Wireless Energy Transmission Channel Modeling in Resonant Beam Charging for IoT Devices

TL;DR

This paper models the wireless energy transmission channel in resonant beam charging (RBC) to determine its maximum operational distance and efficiency, providing design guidelines for powering IoT devices wirelessly over meters.

Contribution

It introduces a detailed energy transmission channel model for RBC, analyzing its operational limits and efficiency, which is novel for optimizing wireless power transfer for IoT.

Findings

RBC can deliver multi-Watt power over multi-meter distances.

Operational conditions determine maximum transmission distance.
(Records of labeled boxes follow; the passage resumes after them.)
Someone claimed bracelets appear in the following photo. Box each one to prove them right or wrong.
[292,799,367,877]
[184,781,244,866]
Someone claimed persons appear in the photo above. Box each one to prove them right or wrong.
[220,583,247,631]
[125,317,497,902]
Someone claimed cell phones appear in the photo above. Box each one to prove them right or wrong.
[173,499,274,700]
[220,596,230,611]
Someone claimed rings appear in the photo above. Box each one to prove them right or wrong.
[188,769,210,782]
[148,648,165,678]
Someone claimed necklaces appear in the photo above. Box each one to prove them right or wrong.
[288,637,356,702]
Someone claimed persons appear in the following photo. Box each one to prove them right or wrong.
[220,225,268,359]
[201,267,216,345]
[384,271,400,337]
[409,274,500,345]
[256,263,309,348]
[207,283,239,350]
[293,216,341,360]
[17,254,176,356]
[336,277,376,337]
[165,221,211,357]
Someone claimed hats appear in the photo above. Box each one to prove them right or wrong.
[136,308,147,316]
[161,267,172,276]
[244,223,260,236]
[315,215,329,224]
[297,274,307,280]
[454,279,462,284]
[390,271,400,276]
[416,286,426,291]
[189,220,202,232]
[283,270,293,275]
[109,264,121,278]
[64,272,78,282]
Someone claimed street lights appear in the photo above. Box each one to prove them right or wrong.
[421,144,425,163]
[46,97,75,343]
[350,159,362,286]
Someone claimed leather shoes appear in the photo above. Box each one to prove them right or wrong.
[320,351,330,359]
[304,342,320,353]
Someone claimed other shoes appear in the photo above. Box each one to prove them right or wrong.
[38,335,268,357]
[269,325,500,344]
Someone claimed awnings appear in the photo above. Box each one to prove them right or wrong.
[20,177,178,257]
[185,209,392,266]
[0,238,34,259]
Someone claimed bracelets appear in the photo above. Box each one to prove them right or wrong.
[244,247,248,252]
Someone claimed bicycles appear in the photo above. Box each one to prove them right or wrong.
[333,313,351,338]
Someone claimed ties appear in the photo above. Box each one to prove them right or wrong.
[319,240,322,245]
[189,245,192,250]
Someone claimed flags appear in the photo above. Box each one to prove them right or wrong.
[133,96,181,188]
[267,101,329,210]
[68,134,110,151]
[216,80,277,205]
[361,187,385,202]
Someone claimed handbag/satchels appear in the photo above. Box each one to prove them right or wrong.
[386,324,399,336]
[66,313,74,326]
Efficiency analysis guides system design improvements.

Abstract

Power supply for Internet of Things (IoT) devices is one of the bottlenecks in IoT development. To provide perpetual power supply to IoT devices, resonant beam charging (RBC) is a promising safe, long-range and high-power wireless power transfer solution. How long distance can RBC reach and how much power can RBC transfer? In this paper, we analyze the RBC's consistent and steady operational conditions, which determine the maximum power transmission distance. Moreover, we study the power transmission efficiency within the operational distance, which determines the deliverable power through the RBC energy transmission channel. Based on this energy transmission channel modeling, we numerically evaluate its impacts on the RBC system performance in terms of the transmission distance, the transmission efficiency, and the output electrical power. The analysis leads to the guidelines for the RBC system design and implementation, which can deliver multi-Watt power over multi-meter distance wirelessly for IoT devices.